The Daily Telegraph
Sydney revealed in layers
 By SIMON BENSON
 22dec01

 DEEP beneath the buildings of Broadway, a perfectly preserved tomb has been
discovered
 which has unlocked a hidden history of Sydney.

 Bulldozed in 1906 when bubonic plague and smallpox were discovered, the
fractured remains
 of Sydney's most notorious slum have been protected intact from the day they
were buried
 like a mini Pompeii.

 Now that history is beginning to be unearthed for the first time in a $1
million archeological
 dig by developers Australand, who want to build a $170 million apartment
complex, dubbed
 Quadrant, on the site.

 Tales from the days of children playing in open sewers, the slaughterhouses of
the area, early
 farming and rapid urbanisation have until now been virtually locked away in the
crypt beneath
 147-179 Broadway, Sydney.

 One of the largest archeological excavations ever in the city, experts claim it
is only now
 opening a window into Sydney's often brutal beginnings as well as the roots of
Sydney's
 ecological and social evolution.

 Buried beneath the 3m of fill are remnants of an ancient beach, stream and
wilderness area
 that once played host to a lively indigenous community long before European
occupation.

 Bones from the city's first slaughterhouses, a gold sovereign, shoes, crockery,
coins and
 other household items belonging to some of Sydney's first urban residents have
already been
 recovered – details of which will soon be released in the first report from
Stage 1 of the
 project.

 With initial testing of the soil showing no residual traces of plague,
volunteers are also being
 invited to join the dig – headed by archeologist Dana Mider.
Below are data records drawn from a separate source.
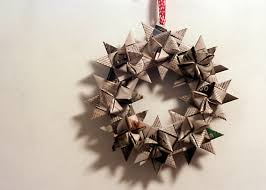 fru cool recycled christmas wreath linaloo
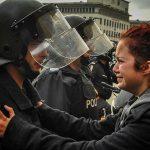 2013 - Una ragazza supplica un ufficiale di non usare la forza contro i manifestanti. Bulgaria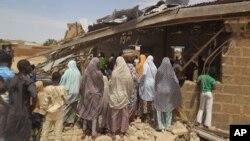 Người dân tụ tập quanh nhà thờ Hồi giáo bị tấn công ở Potiskum, Nigeria, hôm 5/7/2015.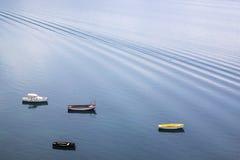 在湖的四条小木小船 免版税库存图片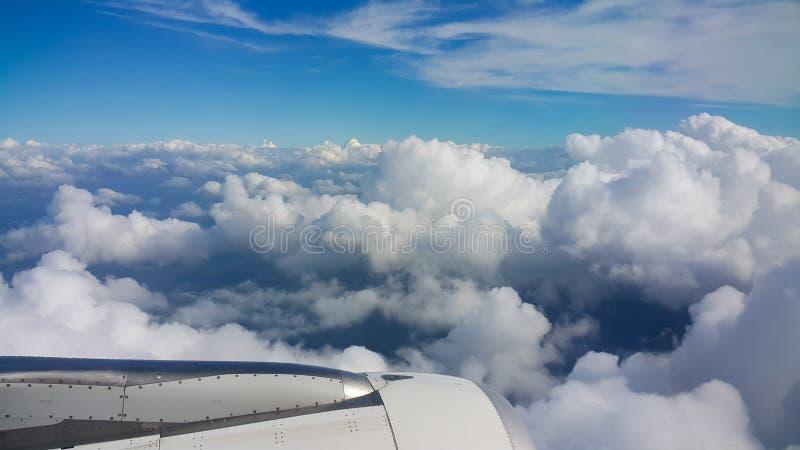 Ansicht vom Flugzeugfenster, Draufsicht vom Flugzeug, Wolken auf dem Himmel und Ansicht vom Flugzeugfenster lizenzfreie stockfotos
 Australand plans to hold guided tours of the dig next month and much of what is
recovered
 from the site will remain and form part of an exhibition.
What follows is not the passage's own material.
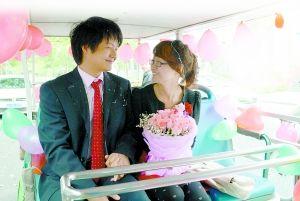昨日,西南大学校园内,陈丽珊迎娶新娘蒋丽芳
 "We knew some of the history of the site but the more you dig the more you
discover," said
 Australand's general marketing manager John Mortimer.

 Most people would know the site at Broadway as the battleground for a recent
conflict
 between council, police and squatters who had occupied the buildings.

 It was also the home of the infamous live band venue the Phoenician Club which
was closed
 down after 15-year-old Anna Wood died of an ecstasy overdose in 1995.

 But few would know that it was once the original shoreline of Blackwattle Bay,
with beaches
 and a heavily wooded valley – home to the local Cadigal people.

 Its history is also written as one of Sydney's most notorious slums, which was
eventually
 bulldozed and covered with 3m of fill.

 In 1906 it became the first suburb in Australia to be resumed for health
reasons following an
 outbreak of bubonic plague, smallpox, typhoid and scarlet fever.

 "It gives us quite a story – from Aboriginal habitation and European
settlements to the 20th
 century," NSW Heritage Office director Rosalind Strong said.

 "Sometimes people think archeology is about ancient Egypt or Peru but it can be
as
 fascinating as excavations like this."